"You are giving the program an arbitrary short term goal which may,  or may not 
be compatible with the long term goal of winning the game."

Don,

this is a very important consideration. How can an illusionary goal be better 
than the real goal?
But I would argue that in the handicap situation, catching up quickly enough is 
actually the real goal.
You write:
"And as the base program gets stronger this aspect of the program becomes more 
and more of a wart."

This I disagree with. Because no matter how strong the program will become, it 
will never find a way to defeat itself against a large handicap.
This is effectively what a program tries to do with its playouts.
The only reasonable alternative to trying to catch up quickly enough is to 
model the weaker players errors straight into the playouts, and try to find a 
direct win. But this seems more speculative to me than dynamic komi. Surely, it 
is also harder to implement well.

Stefan

  ----- Original Message ----- 
  From: Don Dailey 
  To: computer-go 
  Sent: Wednesday, August 12, 2009 11:11 PM
  Subject: Re: [computer-go] Dynamic komi at high handicaps


  The problem with MCTS programs  is that they like to consolidate.   You set 
the komi and thereby give them a goal and they very quickly make moves which 
commit to that specific goal.   Commiting to less than you need to actually win 
will often involve sacrificing chances to win.    Sometime it won't,  but you 
cannot have a scalable algorithm which is this arbitrary.    

  However, if the handicap is too high, the program thinks every line is a loss 
and it plays randomly.   That's why we even consider doing this.

  Dynamically changing komi could be of some benefit in that situation if there 
is no alternative reasonable strategy,   but it does not address the real 
problem - which is what I call the "committal consolidation" problem.      You 
are giving the program an arbitrary short term goal which may,  or may not be 
compatible with the long term goal of winning the game.     Whether it's 
compatible or not is based on your own credulity - not anything predictible or 
that you can scale.   And as the base program gets stronger this aspect of the 
program becomes more and more of a wart.   

  If this can be made to work in the short term,  it should be considered a 
temporary hack which should be fixed as soon as possible.   

  We have to think about this anyway sooner or later because if programs 
continue to develop and the predictive ability of the playouts and tree search 
gets several hundred ELO better,  these programs may start to see more and more 
positions as either dead won or dead lost.      I'm sure we will want some kind 
of robust mechanism for dealing with this which is better at estimating chances 
that the opponent will go wrong  as opposed to doing something that is a random 
benefit or hindrance.     

  - Don


   





  2009/8/12 terry mcintyre <[email protected]>

    Ingo suggested something interesting - instead of changing the komi 
according to the move number, or some other fixed schedule, it varies according 
to the estimated winrate. 

    It also, implicitly, depends on one's guess of the ability of the opponent. 
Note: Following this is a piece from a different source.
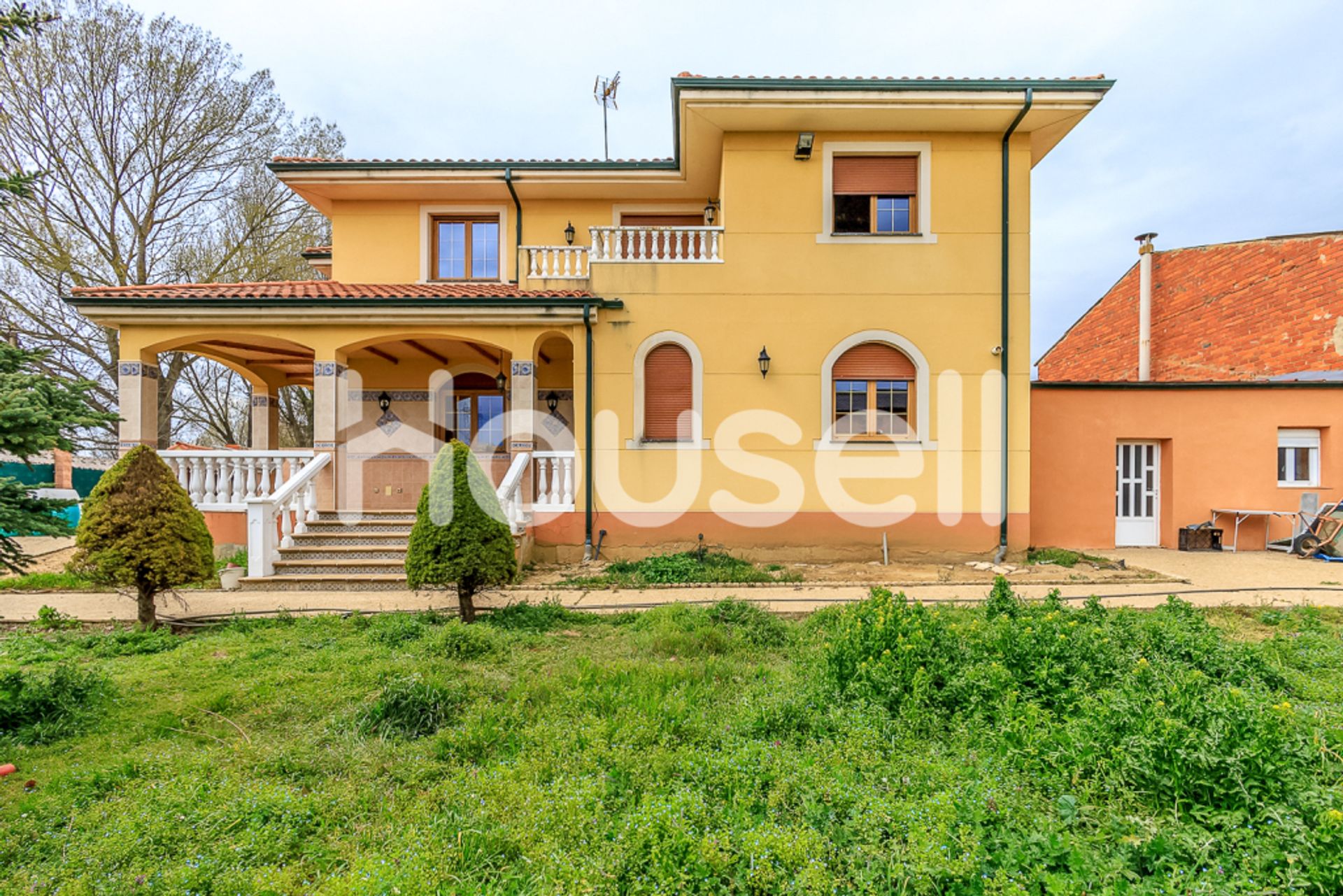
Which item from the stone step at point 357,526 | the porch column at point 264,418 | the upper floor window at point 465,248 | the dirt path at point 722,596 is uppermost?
the upper floor window at point 465,248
    An interesting test would be to take an opponent known to be weaker, offer 
it a handicap, and tweak the dynamic komi per Ingo's suggestion. At what 
handicap does the ratio balance at 50:50? Can the number of handicap stones be 
increased with such an adaptive algorithm?

    Even better, play against a stronger opponent; can one increase the win 
rate versus strong opponents?

    The usual range of computer opponents is fairly narrow. None approach 
high-dan levels on 19x19 boards - yet.


    Terry McIntyre <[email protected]>


    “We hang the petty thieves and appoint the great ones to public office.” -- 
Aesop



----------------------------------------------------------------------------
    From: Brian Sheppard <[email protected]>
    To: [email protected]
    Sent: Wednesday, August 12, 2009 12:33:13 PM
    Subject: [computer-go] Dynamic komi at high handicaps


    >The small samples is probably the least of the problems with this.  Do you
    >actually believe that you can play games against it and not be subjective
    in
    >your observations or how you play against it?

    These are computer-vs-computer games. Ingo is manually transferring moves
    between two computer opponents.

    The result does support Ingo's belief that dynamic Komi will help programs
    play high handicap games. Due to small sample size it isn't very strong
    evidence. But maybe it is enough to induce a programmer who actually plays
    in such games to create a more exhaustive test.